** Start DATA TO USE **
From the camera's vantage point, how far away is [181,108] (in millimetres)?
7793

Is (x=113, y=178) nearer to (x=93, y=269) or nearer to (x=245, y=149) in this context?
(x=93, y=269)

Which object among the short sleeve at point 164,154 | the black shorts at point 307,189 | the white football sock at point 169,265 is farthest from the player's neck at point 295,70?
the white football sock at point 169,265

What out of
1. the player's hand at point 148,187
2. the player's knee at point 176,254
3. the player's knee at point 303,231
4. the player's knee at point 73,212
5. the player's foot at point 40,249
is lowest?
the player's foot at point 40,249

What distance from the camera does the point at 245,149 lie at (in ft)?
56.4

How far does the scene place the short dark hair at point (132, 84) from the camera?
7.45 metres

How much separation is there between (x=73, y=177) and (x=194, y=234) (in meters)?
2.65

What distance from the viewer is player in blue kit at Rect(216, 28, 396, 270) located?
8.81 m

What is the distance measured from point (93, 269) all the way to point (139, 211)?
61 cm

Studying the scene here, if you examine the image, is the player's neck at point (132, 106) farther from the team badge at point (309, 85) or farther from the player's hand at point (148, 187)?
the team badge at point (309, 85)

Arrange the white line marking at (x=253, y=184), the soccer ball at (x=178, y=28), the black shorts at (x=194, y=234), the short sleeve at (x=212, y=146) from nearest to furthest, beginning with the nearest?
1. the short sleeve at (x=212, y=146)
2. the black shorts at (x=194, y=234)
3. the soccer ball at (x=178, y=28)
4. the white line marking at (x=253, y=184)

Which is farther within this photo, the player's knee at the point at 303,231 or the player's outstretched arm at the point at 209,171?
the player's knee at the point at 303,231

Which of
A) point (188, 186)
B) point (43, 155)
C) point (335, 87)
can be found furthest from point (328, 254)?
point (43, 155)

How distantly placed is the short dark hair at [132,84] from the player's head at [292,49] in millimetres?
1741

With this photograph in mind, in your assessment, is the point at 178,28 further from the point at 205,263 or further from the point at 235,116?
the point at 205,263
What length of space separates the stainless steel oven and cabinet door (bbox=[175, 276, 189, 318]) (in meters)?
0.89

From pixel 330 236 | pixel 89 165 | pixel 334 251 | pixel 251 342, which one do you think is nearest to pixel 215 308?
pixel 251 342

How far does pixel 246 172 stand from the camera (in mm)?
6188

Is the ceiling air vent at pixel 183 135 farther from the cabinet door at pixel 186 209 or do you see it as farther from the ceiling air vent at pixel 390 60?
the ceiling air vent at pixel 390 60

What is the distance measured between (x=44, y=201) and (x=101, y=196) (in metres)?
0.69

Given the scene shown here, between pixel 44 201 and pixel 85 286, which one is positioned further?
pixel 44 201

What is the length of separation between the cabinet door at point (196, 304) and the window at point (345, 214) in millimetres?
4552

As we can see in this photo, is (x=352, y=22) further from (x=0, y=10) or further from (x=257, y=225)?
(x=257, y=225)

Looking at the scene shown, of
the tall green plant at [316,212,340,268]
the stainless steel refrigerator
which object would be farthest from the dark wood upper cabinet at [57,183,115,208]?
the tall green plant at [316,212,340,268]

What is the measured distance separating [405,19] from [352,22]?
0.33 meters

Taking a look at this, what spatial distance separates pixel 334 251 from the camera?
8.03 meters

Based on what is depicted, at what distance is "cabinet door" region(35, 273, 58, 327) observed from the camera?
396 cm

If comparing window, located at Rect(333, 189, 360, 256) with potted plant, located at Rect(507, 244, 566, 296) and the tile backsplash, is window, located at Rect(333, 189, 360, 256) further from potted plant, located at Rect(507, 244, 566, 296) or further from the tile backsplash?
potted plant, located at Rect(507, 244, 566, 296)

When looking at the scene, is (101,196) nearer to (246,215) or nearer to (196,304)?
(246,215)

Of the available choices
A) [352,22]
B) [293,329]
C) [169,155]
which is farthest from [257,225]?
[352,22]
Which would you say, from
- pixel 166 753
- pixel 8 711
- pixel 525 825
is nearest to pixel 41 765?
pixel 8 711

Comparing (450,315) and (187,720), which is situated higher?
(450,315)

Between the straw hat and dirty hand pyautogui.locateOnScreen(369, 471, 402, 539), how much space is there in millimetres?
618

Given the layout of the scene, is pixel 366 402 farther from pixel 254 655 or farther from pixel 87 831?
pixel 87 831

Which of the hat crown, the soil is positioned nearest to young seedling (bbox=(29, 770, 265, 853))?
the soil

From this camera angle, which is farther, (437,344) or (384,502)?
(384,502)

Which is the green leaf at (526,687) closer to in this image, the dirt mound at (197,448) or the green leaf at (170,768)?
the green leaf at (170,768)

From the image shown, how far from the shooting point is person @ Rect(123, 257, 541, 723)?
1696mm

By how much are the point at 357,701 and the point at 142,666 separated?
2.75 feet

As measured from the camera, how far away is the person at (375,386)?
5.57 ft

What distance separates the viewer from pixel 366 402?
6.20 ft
** End DATA TO USE **
» **AIM**
Rewrite the material above with "shooting point" changed to "camera position" and nothing else altered.

» **REPLY**
From the camera's vantage point, how far away is [181,108] (in millimetres)?
7793

Is (x=113, y=178) nearer to (x=93, y=269) or nearer to (x=245, y=149) in this context?
(x=93, y=269)

Which object among the short sleeve at point 164,154 | the black shorts at point 307,189 | the white football sock at point 169,265 is farthest from the player's neck at point 295,70?
the white football sock at point 169,265

What out of
1. the player's hand at point 148,187
2. the player's knee at point 176,254
3. the player's knee at point 303,231
4. the player's knee at point 73,212
5. the player's foot at point 40,249
is lowest?
the player's foot at point 40,249

What distance from the camera does the point at 245,149 lie at (in ft)?
56.4

How far does the scene place the short dark hair at point (132, 84) from the camera?
7.45 metres

How much separation is there between (x=73, y=177) and (x=194, y=234) (in meters)?
2.65

What distance from the viewer is player in blue kit at Rect(216, 28, 396, 270) located?
8.81 m

What is the distance measured from point (93, 269) all the way to point (139, 211)?
61 cm

Studying the scene here, if you examine the image, is the player's neck at point (132, 106) farther from the team badge at point (309, 85) or farther from the player's hand at point (148, 187)?
the team badge at point (309, 85)

Arrange the white line marking at (x=253, y=184), the soccer ball at (x=178, y=28), the black shorts at (x=194, y=234), the short sleeve at (x=212, y=146) from nearest to furthest, beginning with the nearest?
1. the short sleeve at (x=212, y=146)
2. the black shorts at (x=194, y=234)
3. the soccer ball at (x=178, y=28)
4. the white line marking at (x=253, y=184)

Which is farther within this photo, the player's knee at the point at 303,231 or the player's outstretched arm at the point at 209,171?
the player's knee at the point at 303,231

Which of
A) point (188, 186)
B) point (43, 155)
C) point (335, 87)
can be found furthest from point (328, 254)?
point (43, 155)

How distantly placed is the short dark hair at [132,84] from the player's head at [292,49] in millimetres?
1741

With this photograph in mind, in your assessment, is the point at 178,28 further from the point at 205,263 or further from the point at 235,116?
the point at 205,263
What length of space separates the stainless steel oven and cabinet door (bbox=[175, 276, 189, 318]) (in meters)?
0.89

From pixel 330 236 | pixel 89 165 | pixel 334 251 | pixel 251 342, which one do you think is nearest to pixel 215 308?
pixel 251 342

How far does pixel 246 172 stand from the camera (in mm)?
6188

Is the ceiling air vent at pixel 183 135 farther from the cabinet door at pixel 186 209 or do you see it as farther from the ceiling air vent at pixel 390 60?
the ceiling air vent at pixel 390 60

What is the distance measured between (x=44, y=201) and (x=101, y=196) (in metres)?
0.69

Given the scene shown here, between pixel 44 201 and pixel 85 286, which one is positioned further?
pixel 44 201

What is the length of separation between the cabinet door at point (196, 304) and the window at point (345, 214) in millimetres?
4552

As we can see in this photo, is (x=352, y=22) further from (x=0, y=10) or further from (x=257, y=225)?
(x=257, y=225)

Looking at the scene shown, of
the tall green plant at [316,212,340,268]
the stainless steel refrigerator
which object would be farthest from the dark wood upper cabinet at [57,183,115,208]?
the tall green plant at [316,212,340,268]

What is the measured distance separating [405,19] from [352,22]?
0.33 meters

Taking a look at this, what spatial distance separates pixel 334 251 from the camera?
8.03 meters

Based on what is depicted, at what distance is "cabinet door" region(35, 273, 58, 327) observed from the camera?
396 cm

If comparing window, located at Rect(333, 189, 360, 256) with potted plant, located at Rect(507, 244, 566, 296) and the tile backsplash, is window, located at Rect(333, 189, 360, 256) further from potted plant, located at Rect(507, 244, 566, 296) or further from the tile backsplash?
potted plant, located at Rect(507, 244, 566, 296)

When looking at the scene, is (101,196) nearer to (246,215) or nearer to (196,304)?
(246,215)

Of the available choices
A) [352,22]
B) [293,329]
C) [169,155]
which is farthest from [257,225]?
[352,22]
Which would you say, from
- pixel 166 753
- pixel 8 711
- pixel 525 825
is nearest to pixel 41 765?
pixel 8 711

Comparing (450,315) and (187,720), which is situated higher?
(450,315)

Between the straw hat and dirty hand pyautogui.locateOnScreen(369, 471, 402, 539), how much space is there in millimetres?
618

Given the layout of the scene, is pixel 366 402 farther from pixel 254 655 or farther from pixel 87 831?
pixel 87 831

Which of the hat crown, the soil is positioned nearest to young seedling (bbox=(29, 770, 265, 853))?
the soil

From this camera angle, which is farther, (437,344) or (384,502)?
(384,502)

Which is the green leaf at (526,687) closer to in this image, the dirt mound at (197,448) or the green leaf at (170,768)?
the green leaf at (170,768)

From the image shown, how far from the camera position is person @ Rect(123, 257, 541, 723)?
1696mm

By how much are the point at 357,701 and the point at 142,666 separated?
2.75 feet

As measured from the camera, how far away is the person at (375,386)?
5.57 ft

What distance separates the viewer from pixel 366 402?
6.20 ft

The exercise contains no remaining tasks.